* _Yapılacak İş_:
Aşağıdaki nazar konulu yazının devamını, metnin bittiği yerden başlayarak yazın.
--- Okuma Metni ---
GündemHüseyin YıldırımKöşe Yazıları

Nazar……

“O inkâr edenler Zikr’i (Kur’an’ı) işittikleri zaman, neredeyse seni gözleriyle devirivereceklerdi. Hâla da (kin ve hasetlerinden) “Hiç şüphe yok o bir delidir” derler. Oysa o (Kur’an), âlemler için ancak bir öğüttür.” (Kalem, 51-52)
Nazar kelimesi, göz, bakma, bakış, fikir, düşünme, mülahaza, niyet, dikkat, iltifat, teveccüh. Arapça asıllı olan bu kelime, Türkçe’ye geçerken manâ değişikliğine uğramış ve “ayn göz” kelimesi karşılığında kullanılmaya başlanmıştır. Nitekim Araplar, göz değmesi için “isabetül-ayn” tabirini kullanırlar ( Nazara. Maddesi, İbn Manzûr, “Lisânül-Arab”
--- Sağlanan Veriler ---
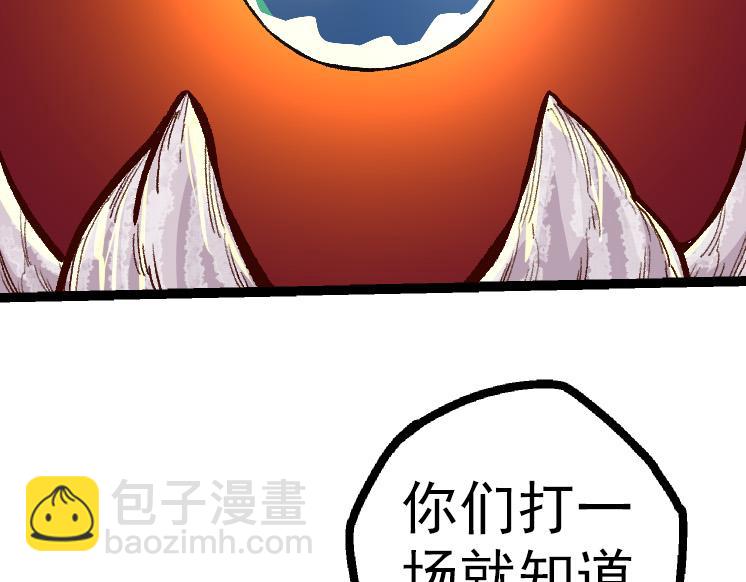 從大樹開始的進化 - 第43話 無法隔絕的死亡(3/4) - 1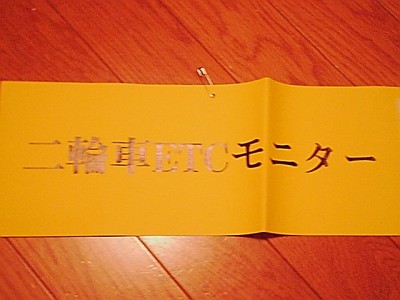SA310078.JPG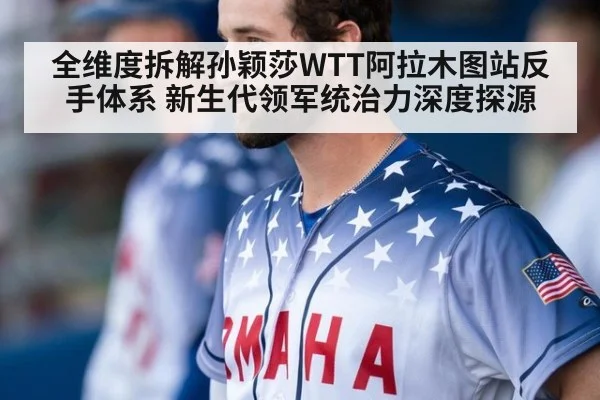 全维度拆解孙颖莎WTT阿拉木图站反手体系 新生代领军统治力深度探源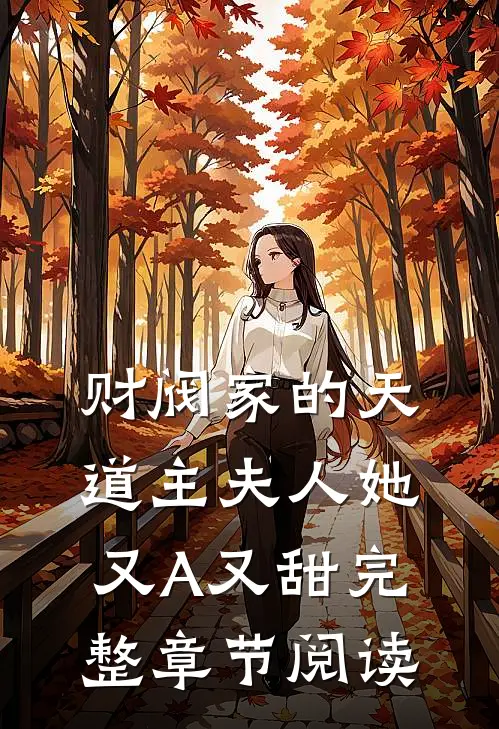财阀家的天道主夫人她又A又甜完整章节阅读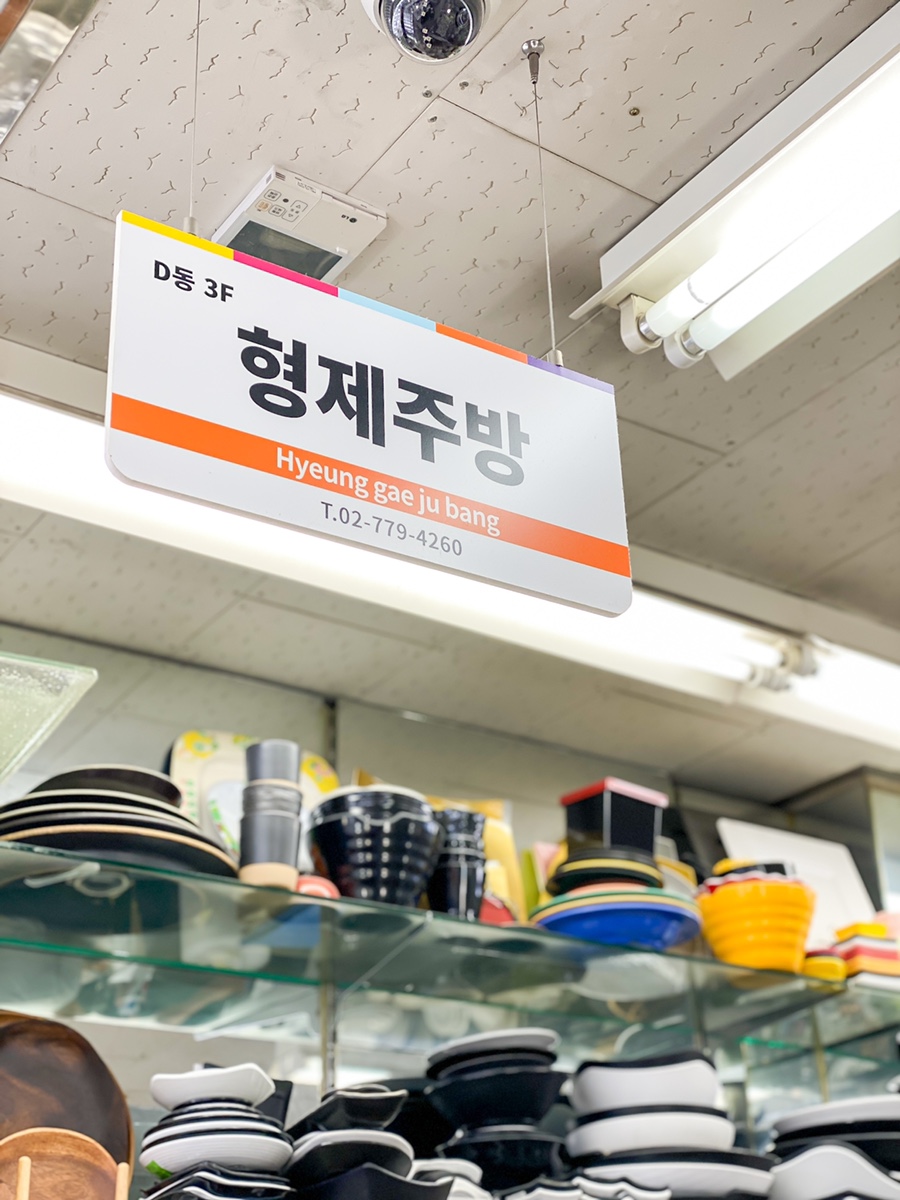 대도상가(형제) 이미지
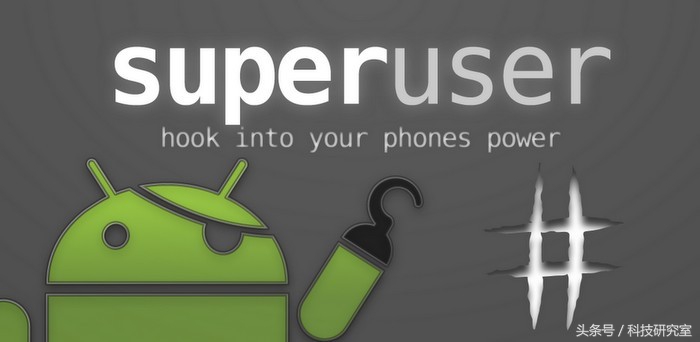 安卓root后的玩法,你不知道的安卓手机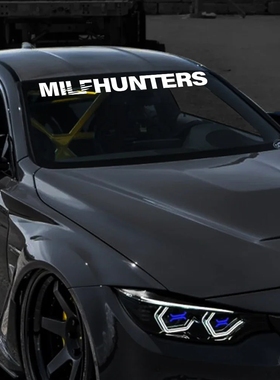 包邮前后风挡 Milfhunters 前风挡贴纸汽车个性改装窗装饰贴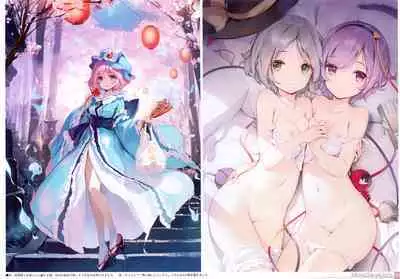 (C99) [Gekidoku Shoujo (ke-ta)] Midori no kami-Emerald- (Touhou Project)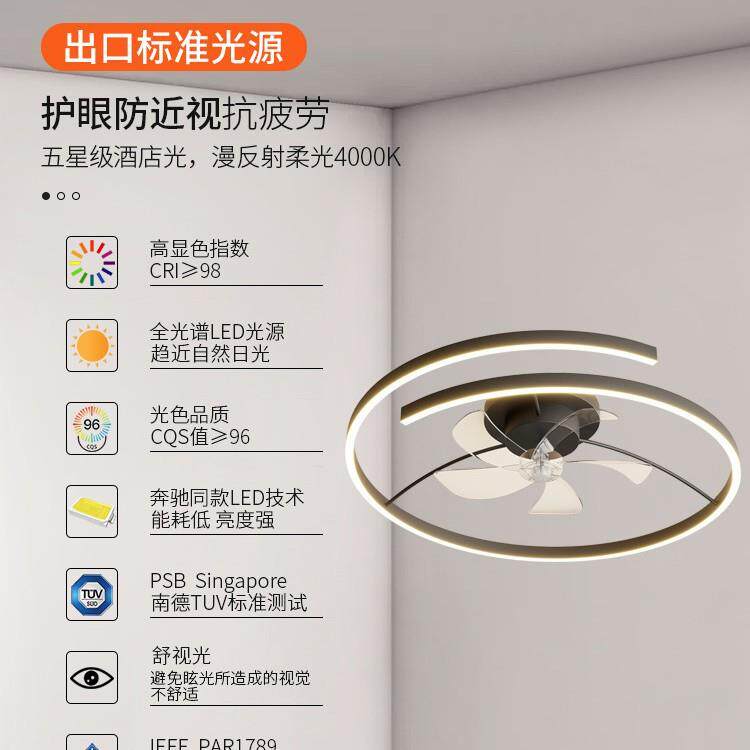 极简卧室风扇灯一体吸顶灯北欧轻奢个性客厅家用现代简约电扇灯饰
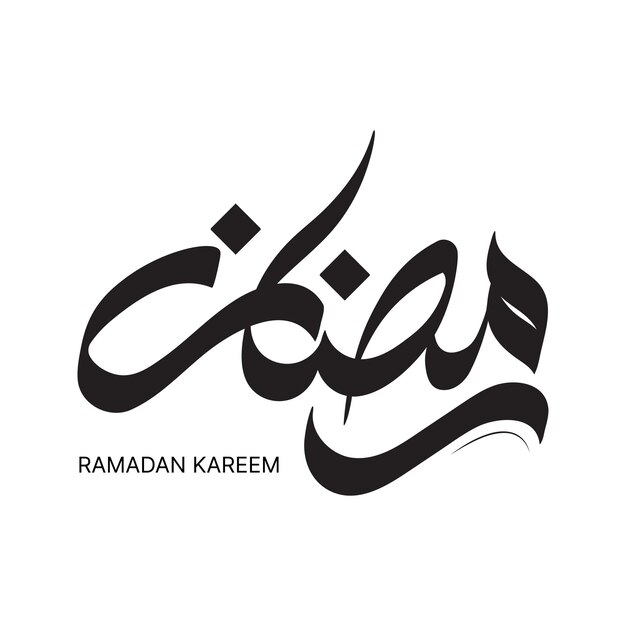 Vettore ramadan kareem mubarak background islamico modello di banner di post sui social media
---
* _Görev Sonucu_:
Hz. Peygamberimiz sav Hasan rh ve Hüseyin rh için şöyle duâ ettiği rivayet edilmektedir. “İkinizi her şeytandan, haşerâttan ve dokunan her gözden Allah’ın tam olan kelimelerine sığındırırım.” ve ekledi: “Siz de Allah cc’den çocuklarınızı bu kelimelerle korumasını niyaz edin. Çünkü İbrahim as da Allah cc’den İsmail ve İshak’ı bunlarla korumasını niyaz ederdi.” (Buhârî, Enbiya, 10; Ebû Dâvud, Sünnet, 20; Tirmizî, Tıb, 18; )
Ümmü Seleme rha’dan rivayet edildiğine göre kendisinin evinde Hz. Peygamberimiz sav yüzünde sarılık olan küçük kız çocuğu gördü. “Ona okuyun, çünkü nazar edilmiş!” buyurdu. (Müslim, Selâm, 59)
Hz. Ali rh’den rivayet edildiğine göre bir keresinde Cebrail as Hz. Peygamberimiz sav’e geldiğinde tasalı olduğunu gördü.
“-Yüzünde gördüğüm bu tasanın sebebi nedir?” diye sordu.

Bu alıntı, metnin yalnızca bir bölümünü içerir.